What the task requires
Extend the post on the NDAA and the state of exception, picking up after its final sentence.

Source extract
####

Friday, January 13, 2012
S S Raza
University of Hawaii at Manoa
Many in the Muslim World entertained the hope that after a decade of fighting the War on Terror and killing Osama bin Laden, the United State would wind down the war. However, the passage of National Defense Authorization Act 2011-2010 has renewed fears regarding the continuity of the war. Whether the act will end or extend the war on terror is now a matter of fresh debate.
To scholars of critical international relations, the act evokes the logic of state of exception. As Giorgio Agamben has put it the emergency powers gained by the executive during wartime often tend to survive the end of war (Agamben 2005, 6–7). Recalling Carl Schmitt and Hannah Arendt, Agamben in his brief book State of Exception writes:
Faced with the unstoppable progression of what has been called a ‘global civil war,’ the state of exception tends increasingly to appear as the dominant paradigm of government in contemporary politics. This transformation of a provisional and exceptional measure into a technique of government threatens radically to alter—in fact, has already palpably altered—the structure and meaning of the traditional distinction between constitutional forms (Agamben 2005, 2).
NDAA, ironically passed on the 220th anniversary of the Bill of Rights, has not only extended the life of Guantanamo, but has also “codified” the vast emergency powers of the executive to a) deploy secret military missions within the United States, b) to collect intelligence information on the people, c) to indefinitely detain persons (both American citizens and non-Americans) in military custody without granting them the right to trial, and d) to permanently incapacitate persons suspected of terrorist activities (such as how the U.S. dealt with Anwer Al-awlaki). Here is a brief report on the NDAA by Democracy-Now.

####

Data lines
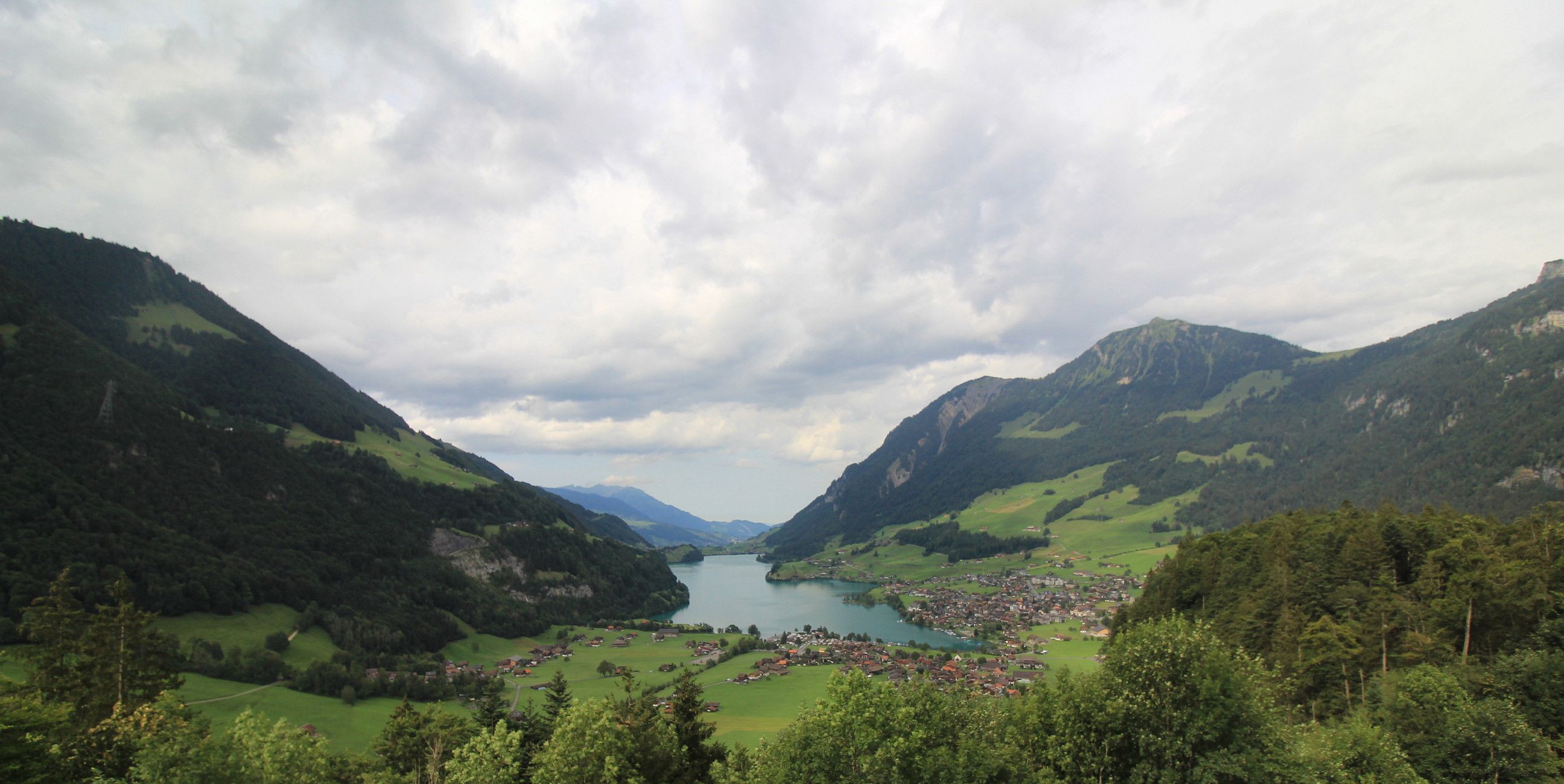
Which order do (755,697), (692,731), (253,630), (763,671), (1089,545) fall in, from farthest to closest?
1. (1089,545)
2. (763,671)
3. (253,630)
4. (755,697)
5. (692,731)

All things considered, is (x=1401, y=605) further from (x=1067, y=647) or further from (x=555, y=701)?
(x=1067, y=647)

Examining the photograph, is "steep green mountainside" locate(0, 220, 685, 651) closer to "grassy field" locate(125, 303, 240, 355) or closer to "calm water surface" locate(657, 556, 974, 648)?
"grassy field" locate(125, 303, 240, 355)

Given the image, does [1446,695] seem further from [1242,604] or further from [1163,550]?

####

Written response
In the backdrop of the theory of state of exception, NDAA reminded me of two academic observations. First, Prof. Charles H. Kennedy, in his 2004 essay, The Creation and Development of Pakistan’s Anti-terrorism Regime, 1997-2002, after highlighting the fallouts of Pakistan’s anti-terrorism regime--emergency laws, special courts (including the Anti-terrorism and martial courts) and the practice of speedy justice—concludes: “The tortured history of Pakistan’s anti-terrorism regime should give pause to prospective latecomers to the process (e.g., the United States, Britain, EU, Australia)” (Kennedy 2004, 411). No doubt there is much for the West to learn from “the tortured history” of the juridical system of the state of exception in Pakistan, however, Kennedy’s temporally limited research left me with an intriguing question: Is the West a latecomer in introducing exceptional laws and juridical apparatus? To make this argument, I think, Kennedy glosses over a crucial legal genealogy. What is today termed as an anti-terrorism legal regime in Pakistan, and a warning for the West to pause from initiating something like it, was, in fact, initiated by Great Britain in early 19th century colonial India. Recently, with the creation of anti-terrorism regimes in the United Kingdom and the United States, the legacy of the state of exception has simply come a full circle. I return to instantiate this point in a moment.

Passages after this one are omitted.